+++ PROVIDED ENTRIES
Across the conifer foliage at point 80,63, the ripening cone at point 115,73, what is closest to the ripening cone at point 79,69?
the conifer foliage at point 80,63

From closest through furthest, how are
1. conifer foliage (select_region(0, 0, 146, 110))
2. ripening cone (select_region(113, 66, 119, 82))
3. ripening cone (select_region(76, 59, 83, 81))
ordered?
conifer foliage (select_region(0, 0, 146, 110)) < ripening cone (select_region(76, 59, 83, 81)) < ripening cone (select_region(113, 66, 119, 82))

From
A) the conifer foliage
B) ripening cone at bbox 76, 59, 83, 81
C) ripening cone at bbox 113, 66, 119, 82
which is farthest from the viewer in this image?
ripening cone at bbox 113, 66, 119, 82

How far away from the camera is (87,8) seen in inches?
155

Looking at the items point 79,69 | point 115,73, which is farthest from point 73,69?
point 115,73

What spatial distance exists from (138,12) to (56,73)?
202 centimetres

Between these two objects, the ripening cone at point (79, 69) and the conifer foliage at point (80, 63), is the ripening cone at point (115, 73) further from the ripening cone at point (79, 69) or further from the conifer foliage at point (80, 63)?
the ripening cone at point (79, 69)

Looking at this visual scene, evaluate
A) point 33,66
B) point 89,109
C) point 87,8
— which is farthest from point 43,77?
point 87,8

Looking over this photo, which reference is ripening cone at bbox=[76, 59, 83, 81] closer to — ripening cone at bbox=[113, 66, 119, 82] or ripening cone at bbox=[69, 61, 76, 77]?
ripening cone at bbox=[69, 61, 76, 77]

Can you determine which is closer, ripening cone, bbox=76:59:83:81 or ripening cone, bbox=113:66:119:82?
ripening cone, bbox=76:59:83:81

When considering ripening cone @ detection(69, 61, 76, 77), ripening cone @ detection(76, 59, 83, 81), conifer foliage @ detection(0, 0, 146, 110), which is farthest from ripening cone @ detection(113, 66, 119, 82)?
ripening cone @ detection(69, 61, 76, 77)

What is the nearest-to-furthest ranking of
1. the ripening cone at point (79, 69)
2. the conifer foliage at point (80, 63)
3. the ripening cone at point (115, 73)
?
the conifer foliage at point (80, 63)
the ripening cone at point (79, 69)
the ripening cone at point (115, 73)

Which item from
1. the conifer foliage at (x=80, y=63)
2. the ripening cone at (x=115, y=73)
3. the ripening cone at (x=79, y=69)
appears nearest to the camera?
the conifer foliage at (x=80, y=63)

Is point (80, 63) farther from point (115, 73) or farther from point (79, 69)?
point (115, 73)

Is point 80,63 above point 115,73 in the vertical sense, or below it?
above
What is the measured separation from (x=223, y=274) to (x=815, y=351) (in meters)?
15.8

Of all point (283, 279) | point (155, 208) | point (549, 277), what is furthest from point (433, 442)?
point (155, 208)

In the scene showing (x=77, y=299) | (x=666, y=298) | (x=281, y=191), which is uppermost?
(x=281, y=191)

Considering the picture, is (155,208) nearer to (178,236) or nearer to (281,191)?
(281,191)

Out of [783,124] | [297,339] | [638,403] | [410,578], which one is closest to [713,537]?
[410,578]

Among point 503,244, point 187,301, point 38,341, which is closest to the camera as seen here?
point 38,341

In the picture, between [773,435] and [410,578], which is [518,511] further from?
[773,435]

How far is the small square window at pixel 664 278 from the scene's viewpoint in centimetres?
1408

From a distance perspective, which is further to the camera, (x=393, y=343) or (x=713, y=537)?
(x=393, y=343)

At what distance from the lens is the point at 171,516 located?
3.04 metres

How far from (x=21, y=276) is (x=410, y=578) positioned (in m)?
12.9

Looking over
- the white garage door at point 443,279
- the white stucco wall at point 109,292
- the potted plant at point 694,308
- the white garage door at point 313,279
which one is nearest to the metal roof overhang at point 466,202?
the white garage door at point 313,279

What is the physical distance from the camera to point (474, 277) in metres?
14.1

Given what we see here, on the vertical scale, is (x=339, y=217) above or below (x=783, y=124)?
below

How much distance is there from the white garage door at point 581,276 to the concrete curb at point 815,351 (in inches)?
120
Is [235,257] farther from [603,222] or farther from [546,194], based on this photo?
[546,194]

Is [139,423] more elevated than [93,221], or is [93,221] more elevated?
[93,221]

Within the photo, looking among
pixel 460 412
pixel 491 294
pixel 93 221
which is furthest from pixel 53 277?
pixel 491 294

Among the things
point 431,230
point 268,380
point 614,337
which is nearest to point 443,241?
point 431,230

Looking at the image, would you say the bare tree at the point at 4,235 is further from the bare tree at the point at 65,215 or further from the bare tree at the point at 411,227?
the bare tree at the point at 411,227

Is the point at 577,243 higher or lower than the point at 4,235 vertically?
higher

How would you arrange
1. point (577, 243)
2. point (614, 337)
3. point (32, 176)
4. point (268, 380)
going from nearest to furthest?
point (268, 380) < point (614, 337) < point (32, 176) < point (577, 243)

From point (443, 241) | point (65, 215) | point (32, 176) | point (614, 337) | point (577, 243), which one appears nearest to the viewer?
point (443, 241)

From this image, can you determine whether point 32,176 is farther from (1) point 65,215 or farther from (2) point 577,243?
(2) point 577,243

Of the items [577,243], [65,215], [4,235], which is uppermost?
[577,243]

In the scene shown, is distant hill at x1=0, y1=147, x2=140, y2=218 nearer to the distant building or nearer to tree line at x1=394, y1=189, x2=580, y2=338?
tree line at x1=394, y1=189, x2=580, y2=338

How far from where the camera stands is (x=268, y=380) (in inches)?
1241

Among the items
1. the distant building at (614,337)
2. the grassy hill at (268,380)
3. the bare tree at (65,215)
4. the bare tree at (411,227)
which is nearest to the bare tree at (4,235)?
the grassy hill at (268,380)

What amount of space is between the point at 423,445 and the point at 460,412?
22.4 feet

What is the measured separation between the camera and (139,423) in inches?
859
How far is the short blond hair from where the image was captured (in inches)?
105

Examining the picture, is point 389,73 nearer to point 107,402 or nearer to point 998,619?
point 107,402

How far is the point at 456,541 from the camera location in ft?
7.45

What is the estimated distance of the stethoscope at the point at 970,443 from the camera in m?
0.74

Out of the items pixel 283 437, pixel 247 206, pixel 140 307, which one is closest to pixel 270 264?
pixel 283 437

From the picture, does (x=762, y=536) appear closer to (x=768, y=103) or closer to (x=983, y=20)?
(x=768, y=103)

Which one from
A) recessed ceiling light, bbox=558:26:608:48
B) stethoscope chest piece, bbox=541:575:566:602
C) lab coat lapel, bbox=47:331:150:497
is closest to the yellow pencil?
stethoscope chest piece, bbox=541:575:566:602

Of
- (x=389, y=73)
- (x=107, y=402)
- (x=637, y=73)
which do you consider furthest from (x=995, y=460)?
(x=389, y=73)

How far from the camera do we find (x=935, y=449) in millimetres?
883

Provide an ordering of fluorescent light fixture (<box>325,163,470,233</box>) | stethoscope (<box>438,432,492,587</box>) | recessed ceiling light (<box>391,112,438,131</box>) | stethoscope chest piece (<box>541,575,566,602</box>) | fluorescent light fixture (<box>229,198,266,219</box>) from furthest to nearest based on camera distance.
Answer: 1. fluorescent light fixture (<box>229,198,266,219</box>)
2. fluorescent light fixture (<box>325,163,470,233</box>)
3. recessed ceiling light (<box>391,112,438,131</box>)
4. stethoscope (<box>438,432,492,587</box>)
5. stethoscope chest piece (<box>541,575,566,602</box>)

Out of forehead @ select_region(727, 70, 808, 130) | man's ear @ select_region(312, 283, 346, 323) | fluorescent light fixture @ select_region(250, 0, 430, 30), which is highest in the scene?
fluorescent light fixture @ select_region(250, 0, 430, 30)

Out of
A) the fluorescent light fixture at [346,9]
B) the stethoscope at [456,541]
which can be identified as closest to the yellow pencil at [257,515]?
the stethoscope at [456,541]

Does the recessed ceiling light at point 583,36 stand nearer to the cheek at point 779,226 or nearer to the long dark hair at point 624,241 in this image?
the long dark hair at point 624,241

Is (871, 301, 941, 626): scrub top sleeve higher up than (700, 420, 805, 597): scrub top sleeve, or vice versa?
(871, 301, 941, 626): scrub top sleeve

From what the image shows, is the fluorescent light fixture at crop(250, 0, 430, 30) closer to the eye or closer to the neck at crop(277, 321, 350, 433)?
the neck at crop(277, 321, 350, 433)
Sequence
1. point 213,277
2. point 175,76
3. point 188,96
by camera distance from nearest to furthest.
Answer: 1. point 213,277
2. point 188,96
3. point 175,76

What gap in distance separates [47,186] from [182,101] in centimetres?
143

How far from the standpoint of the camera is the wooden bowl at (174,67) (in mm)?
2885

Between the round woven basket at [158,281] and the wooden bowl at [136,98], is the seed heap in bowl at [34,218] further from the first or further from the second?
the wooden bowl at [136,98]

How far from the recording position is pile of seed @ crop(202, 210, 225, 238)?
++++++
• WORK TO BE COMPLETED
Update the lines from the line with "How far away" to the line with "202 centimetres" by replacing "spatial distance" with "straight-line distance", and give only those lines with nothing else changed.

• RESULT BELOW
How far away from the camera is (87,8) seen in inches?
155

Looking at the items point 79,69 | point 115,73, which is farthest from point 73,69?
point 115,73

What straight-line distance exists from (138,12) to (56,73)?
202 centimetres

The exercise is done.